If the Senate makes the change McMorris Rodgers is recommending, it will be the third time in recent years the filibuster has been defanged. The procedure is seen as a way for those in the minority party to retain a voice in the legislative process, and is one of several institutional features of American government that forces politicians to broker deals, said Cornell Clayton, director of the Thomas S. Foley Institute of Public Policy and Public Service at Washington State University.
“These have all been norms that have sought to empower the minority, in order to force consensus rather than simple majority rule,” Clayton said.
The increasing ideological divide among American voters, coupled with intensely competitive elections, have produced a political climate where parties are trying to do away with those norms, because they stand in the way of legislative action, Clayton said.
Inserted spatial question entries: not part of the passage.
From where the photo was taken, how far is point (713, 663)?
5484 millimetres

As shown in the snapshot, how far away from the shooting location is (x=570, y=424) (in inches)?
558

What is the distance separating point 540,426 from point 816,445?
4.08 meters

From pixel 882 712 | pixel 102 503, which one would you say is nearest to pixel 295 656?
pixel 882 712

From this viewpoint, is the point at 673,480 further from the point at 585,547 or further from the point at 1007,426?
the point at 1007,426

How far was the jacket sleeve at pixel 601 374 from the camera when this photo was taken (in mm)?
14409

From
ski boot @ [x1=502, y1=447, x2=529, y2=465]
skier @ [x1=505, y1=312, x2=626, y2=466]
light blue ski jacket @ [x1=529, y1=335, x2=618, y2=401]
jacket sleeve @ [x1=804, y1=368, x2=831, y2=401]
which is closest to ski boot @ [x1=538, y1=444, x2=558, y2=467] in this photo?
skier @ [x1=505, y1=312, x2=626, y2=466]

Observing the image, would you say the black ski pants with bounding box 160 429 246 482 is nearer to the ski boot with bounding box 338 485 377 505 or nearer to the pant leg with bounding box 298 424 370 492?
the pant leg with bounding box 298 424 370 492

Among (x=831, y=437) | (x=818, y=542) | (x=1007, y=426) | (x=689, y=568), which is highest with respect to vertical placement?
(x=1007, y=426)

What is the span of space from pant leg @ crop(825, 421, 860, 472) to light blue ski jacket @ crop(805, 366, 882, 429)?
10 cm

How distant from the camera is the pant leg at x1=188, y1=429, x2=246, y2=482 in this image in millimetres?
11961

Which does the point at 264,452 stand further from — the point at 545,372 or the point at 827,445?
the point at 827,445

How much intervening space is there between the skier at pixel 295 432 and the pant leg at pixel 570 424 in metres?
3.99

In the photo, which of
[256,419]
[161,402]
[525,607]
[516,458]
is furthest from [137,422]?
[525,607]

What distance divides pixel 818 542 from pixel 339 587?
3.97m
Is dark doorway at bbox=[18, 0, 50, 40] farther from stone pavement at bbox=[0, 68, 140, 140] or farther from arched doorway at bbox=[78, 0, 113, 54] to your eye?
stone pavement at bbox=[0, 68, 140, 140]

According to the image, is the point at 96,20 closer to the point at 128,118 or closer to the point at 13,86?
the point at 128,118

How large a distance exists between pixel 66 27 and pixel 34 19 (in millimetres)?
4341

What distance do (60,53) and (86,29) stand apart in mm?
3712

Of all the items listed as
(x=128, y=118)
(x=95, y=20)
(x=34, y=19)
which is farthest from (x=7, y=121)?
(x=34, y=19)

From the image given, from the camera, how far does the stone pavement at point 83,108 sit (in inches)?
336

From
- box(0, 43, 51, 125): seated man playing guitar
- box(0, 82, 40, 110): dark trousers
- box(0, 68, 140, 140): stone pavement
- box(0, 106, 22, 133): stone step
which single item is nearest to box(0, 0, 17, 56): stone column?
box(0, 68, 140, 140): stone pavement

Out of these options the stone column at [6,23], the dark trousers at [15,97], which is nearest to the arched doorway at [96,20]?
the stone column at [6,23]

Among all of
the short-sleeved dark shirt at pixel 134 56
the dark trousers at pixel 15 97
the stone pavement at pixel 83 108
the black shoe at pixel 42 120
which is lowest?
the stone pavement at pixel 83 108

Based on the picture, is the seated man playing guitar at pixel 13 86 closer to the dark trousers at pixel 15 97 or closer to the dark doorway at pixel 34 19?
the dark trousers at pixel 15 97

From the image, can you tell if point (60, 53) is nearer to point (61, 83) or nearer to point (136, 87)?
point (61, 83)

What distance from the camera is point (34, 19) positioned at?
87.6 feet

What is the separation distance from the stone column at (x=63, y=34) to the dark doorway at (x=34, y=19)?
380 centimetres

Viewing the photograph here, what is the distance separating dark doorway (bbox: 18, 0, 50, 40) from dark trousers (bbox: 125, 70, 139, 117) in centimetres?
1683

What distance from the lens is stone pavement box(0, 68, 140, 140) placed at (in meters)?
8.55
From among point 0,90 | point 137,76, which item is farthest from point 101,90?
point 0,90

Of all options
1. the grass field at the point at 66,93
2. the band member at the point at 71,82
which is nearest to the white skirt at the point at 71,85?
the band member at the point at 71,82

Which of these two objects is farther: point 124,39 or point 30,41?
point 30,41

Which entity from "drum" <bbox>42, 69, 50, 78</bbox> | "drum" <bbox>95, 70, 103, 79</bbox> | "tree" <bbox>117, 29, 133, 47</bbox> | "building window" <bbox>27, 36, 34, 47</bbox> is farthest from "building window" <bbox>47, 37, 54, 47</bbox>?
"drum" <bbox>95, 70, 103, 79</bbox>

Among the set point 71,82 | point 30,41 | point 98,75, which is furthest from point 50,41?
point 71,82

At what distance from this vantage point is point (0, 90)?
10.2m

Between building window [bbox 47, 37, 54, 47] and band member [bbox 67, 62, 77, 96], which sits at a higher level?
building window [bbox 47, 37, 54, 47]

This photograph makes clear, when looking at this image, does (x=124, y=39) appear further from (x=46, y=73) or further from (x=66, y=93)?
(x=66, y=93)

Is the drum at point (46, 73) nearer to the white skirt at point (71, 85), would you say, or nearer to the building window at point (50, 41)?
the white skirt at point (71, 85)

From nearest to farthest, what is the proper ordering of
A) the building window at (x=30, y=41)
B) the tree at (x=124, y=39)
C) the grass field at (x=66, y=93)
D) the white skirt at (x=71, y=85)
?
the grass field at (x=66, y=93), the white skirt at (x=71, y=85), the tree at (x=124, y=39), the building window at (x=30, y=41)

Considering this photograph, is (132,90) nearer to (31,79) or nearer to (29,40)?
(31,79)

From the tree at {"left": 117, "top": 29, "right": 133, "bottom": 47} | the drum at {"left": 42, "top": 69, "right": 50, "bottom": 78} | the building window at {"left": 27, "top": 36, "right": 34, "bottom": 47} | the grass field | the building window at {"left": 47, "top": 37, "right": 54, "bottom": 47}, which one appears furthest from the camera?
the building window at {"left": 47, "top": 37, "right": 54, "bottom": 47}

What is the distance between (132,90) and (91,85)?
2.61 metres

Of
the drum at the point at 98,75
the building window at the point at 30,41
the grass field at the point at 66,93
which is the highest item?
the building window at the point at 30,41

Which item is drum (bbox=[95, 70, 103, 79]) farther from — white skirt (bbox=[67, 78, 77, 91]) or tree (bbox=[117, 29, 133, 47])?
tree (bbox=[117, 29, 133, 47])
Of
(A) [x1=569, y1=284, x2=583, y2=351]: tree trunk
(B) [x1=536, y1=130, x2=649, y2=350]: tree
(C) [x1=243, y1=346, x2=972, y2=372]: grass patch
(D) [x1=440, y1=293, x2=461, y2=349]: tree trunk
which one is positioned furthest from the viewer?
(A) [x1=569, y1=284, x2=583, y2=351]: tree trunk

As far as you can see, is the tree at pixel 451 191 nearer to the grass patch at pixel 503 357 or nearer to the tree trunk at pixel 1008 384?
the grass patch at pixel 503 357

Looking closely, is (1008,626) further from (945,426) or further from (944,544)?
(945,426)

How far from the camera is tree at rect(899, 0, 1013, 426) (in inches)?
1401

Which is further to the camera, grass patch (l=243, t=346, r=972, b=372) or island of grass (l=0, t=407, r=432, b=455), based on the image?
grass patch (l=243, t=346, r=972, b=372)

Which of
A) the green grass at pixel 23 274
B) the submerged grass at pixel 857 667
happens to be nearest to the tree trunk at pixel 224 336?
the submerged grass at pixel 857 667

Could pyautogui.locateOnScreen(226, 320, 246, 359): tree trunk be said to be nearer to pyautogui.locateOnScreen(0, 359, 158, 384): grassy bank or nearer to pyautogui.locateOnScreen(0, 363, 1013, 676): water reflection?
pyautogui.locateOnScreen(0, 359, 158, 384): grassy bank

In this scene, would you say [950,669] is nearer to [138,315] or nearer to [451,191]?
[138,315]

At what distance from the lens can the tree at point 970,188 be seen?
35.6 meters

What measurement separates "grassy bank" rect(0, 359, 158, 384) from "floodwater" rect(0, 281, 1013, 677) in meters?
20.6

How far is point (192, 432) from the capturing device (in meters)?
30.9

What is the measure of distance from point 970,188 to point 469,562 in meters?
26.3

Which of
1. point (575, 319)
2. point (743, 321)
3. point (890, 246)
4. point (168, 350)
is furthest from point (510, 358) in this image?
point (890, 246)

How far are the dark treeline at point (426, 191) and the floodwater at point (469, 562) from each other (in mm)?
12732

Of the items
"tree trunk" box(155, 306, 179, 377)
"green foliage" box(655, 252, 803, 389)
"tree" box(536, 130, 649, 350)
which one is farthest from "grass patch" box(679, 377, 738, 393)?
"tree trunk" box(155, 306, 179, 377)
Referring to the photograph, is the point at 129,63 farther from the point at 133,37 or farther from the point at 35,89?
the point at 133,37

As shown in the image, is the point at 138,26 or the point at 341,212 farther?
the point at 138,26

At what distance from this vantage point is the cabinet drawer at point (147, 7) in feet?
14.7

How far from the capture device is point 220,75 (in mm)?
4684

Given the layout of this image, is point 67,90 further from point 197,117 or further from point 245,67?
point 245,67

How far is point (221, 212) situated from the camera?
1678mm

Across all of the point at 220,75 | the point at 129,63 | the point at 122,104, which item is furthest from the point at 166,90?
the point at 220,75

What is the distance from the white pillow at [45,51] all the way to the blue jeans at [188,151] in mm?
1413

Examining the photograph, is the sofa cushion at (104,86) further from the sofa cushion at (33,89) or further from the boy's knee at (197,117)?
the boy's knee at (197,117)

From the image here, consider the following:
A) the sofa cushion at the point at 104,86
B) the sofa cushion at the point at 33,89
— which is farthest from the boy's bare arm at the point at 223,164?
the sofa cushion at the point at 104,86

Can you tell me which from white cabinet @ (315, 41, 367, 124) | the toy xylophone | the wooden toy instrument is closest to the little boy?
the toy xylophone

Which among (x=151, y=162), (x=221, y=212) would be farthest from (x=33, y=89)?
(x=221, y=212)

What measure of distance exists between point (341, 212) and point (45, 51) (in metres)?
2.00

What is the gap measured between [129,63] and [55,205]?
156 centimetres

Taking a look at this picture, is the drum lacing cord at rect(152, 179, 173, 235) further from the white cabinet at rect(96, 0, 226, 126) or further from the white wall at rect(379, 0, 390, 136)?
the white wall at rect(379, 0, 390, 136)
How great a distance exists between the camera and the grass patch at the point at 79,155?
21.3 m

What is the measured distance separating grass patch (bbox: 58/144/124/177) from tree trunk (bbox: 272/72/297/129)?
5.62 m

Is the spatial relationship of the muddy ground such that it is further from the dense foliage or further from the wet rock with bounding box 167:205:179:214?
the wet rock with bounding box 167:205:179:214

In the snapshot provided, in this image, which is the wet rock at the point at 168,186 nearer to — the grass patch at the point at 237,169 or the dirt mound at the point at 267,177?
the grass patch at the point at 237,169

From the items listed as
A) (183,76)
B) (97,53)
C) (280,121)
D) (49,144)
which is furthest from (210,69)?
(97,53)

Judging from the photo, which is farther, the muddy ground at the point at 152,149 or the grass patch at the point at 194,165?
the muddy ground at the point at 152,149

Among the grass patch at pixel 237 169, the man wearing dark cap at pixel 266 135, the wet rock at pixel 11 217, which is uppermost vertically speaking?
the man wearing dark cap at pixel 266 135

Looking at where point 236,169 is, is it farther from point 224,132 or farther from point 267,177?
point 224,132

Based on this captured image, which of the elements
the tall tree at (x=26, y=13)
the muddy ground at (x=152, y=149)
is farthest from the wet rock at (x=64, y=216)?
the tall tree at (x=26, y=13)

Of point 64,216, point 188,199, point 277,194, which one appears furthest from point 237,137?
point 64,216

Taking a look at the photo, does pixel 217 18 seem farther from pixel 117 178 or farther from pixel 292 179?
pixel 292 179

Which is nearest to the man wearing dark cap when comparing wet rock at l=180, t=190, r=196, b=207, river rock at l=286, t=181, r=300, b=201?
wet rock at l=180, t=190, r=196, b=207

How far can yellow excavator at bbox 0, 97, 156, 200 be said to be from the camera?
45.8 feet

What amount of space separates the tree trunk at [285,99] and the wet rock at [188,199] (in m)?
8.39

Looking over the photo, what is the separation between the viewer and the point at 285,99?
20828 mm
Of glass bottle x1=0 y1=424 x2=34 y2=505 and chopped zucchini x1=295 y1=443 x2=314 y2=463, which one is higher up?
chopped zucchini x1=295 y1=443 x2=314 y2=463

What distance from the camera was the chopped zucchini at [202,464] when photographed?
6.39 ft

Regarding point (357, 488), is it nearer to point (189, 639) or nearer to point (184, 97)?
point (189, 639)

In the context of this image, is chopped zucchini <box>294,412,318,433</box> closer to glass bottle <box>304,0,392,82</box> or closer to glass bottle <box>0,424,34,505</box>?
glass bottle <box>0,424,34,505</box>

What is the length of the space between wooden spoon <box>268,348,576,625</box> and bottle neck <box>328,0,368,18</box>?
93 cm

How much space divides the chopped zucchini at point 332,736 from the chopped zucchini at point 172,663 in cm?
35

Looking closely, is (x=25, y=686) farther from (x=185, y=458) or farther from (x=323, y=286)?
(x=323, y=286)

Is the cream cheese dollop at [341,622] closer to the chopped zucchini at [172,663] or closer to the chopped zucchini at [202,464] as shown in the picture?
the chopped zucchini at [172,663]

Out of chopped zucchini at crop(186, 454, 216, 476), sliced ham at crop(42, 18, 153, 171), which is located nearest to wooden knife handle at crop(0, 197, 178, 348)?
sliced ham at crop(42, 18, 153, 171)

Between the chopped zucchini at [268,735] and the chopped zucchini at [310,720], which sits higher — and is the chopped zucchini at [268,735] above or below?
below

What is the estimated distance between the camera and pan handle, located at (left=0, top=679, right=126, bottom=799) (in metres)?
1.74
“None of this is surprising,” he said.
Both of the parties have had a hand in attacking the filibuster. Democrats first approved the so-called “nuclear option” in 2013, when Republicans, led by Sen. Mitch McConnell, refused to vote on the judicial and departmental nominees forwarded by President Barack Obama.
Four years later and with a new Republican majority behind him, McConnell chose to do the same for U.S. Supreme Court nominees, paving the way for Justice Neil Gorsuch’s confirmation. That was after Republicans took the unprecedented step of blocking a vote on Obama’s nominee, Merrick Garland, for the final nine months of the Democrat’s presidency.
In November 2013, Murray was one of 52 Democratic senators who voted to employ the nuclear option on nominees. She said this week she didn’t see the connection between that action and any present or future Republican efforts to change the rules.
“That was a very limited to just executives and lower court nominees,” Murray said of her 2013 vote. “It doesn’t apply to the Supreme Court. It doesn’t apply to legislation. It certainly doesn’t apply to spending bills.”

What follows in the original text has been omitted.